>> BEGIN Extract

For some
years (far too many, in my opinion), the U.S. Bureau of Land Management (BLM)
has carried out what it represents as compliance with Section 106 of the
National Historic Preservation Act (NHPA) under a “nationwide programmatic
agreement” (NPA) with the Advisory Council on Historic Preservation (ACHP) and
the National Conference of State Historic Preservation Officers – the latter
representing all 59 State Historic Preservation Officers (SHPOs). Under the NPA, BLM executes “state protocols”
with each SHPO. These ostensibly lay out
how BLM and the SHPO will interact during BLM’s compliance with Section 106
(sic: the NPA), but they inevitably go farther, in fact structuring how BLM
approaches such matters as public involvement, tribal consultation, historic
property identification, effect determination, and resolving adverse effects on
historic properties.

>> END Extract

> [Directives]
(a) Translate this sentence from the passage on BLM's Section 106 compliance into Spanish: "Under the NPA, BLM executes “state protocols” with each SHPO."
(b) In the passage on BLM's Section 106 compliance, how does the nationwide programmatic agreement take in all 59 State Historic Preservation Officers? Answer in one to three sentences.
The entries aren't needed for any of this work.

>> BEGIN Listed records

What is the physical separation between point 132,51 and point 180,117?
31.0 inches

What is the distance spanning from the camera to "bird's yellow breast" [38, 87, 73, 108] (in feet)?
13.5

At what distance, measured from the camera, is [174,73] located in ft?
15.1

>> END Listed records
>> BEGIN Listed records

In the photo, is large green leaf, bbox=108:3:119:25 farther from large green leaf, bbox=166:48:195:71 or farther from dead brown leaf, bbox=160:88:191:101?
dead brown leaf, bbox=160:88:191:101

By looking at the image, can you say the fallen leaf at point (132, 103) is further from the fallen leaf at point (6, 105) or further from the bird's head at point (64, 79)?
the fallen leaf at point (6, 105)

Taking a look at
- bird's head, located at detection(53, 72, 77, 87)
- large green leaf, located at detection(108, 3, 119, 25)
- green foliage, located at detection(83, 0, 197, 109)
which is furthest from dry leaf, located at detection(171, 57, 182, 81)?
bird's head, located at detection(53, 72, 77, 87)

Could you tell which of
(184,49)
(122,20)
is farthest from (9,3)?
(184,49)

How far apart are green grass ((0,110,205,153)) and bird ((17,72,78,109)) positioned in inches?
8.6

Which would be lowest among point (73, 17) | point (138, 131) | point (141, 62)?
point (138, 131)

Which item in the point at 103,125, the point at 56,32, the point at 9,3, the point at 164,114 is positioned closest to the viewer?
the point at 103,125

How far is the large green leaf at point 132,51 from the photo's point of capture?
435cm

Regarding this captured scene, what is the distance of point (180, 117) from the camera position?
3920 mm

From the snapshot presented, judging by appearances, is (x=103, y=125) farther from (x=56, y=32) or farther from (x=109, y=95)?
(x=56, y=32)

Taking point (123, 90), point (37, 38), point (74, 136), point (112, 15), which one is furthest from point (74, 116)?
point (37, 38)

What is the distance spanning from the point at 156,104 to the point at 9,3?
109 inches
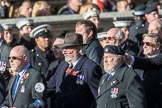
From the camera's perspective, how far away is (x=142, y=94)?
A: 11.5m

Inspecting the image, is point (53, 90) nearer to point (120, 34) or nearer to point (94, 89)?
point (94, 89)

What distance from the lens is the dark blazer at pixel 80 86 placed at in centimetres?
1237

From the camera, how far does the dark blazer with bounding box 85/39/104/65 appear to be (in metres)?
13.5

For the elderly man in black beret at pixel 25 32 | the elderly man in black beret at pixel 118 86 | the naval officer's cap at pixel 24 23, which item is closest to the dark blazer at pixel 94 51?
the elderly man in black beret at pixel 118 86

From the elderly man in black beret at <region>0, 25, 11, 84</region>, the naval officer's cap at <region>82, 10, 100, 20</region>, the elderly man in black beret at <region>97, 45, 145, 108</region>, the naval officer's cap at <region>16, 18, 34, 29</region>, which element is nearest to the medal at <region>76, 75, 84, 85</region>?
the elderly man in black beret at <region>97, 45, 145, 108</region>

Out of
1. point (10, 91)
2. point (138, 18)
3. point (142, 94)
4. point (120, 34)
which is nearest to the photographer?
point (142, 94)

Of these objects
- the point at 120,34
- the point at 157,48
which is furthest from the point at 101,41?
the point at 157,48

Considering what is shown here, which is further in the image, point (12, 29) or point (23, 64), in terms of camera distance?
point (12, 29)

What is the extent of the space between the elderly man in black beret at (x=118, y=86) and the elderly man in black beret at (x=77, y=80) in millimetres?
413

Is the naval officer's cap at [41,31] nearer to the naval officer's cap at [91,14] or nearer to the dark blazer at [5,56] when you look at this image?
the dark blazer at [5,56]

>> END Listed records
>> BEGIN Listed records

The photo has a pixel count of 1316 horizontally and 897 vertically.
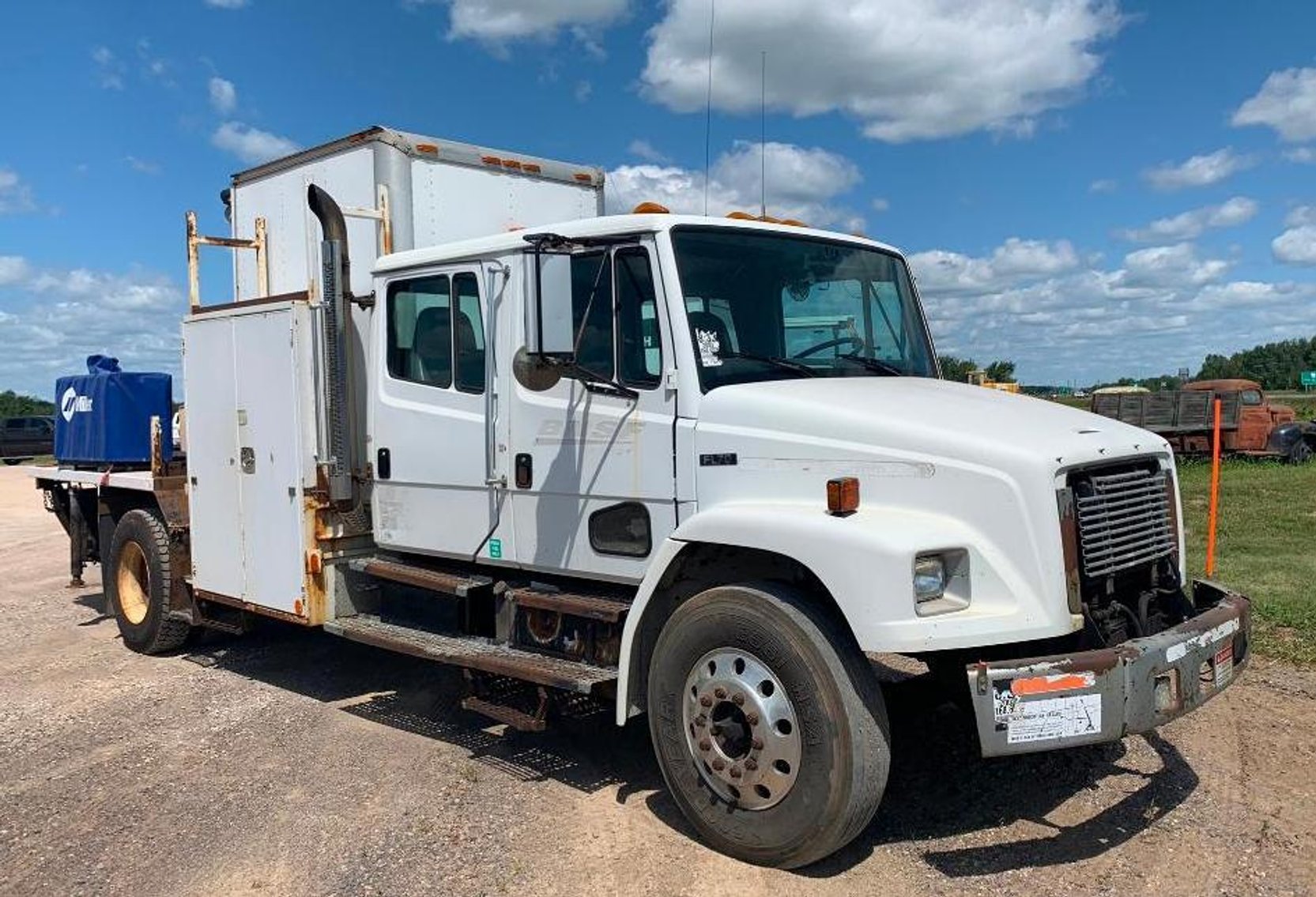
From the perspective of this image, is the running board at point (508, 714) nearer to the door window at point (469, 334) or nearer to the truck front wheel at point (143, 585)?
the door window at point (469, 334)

>> END Listed records

> [Responses for each task]
(a) En virtud del NPA, la BLM suscribe "protocolos estatales" con cada SHPO.

(b) The agreement is made with the National Conference of State Historic Preservation Officers, and that body represents all 59 SHPOs. BLM then carries out a separate state protocol with each SHPO under the agreement.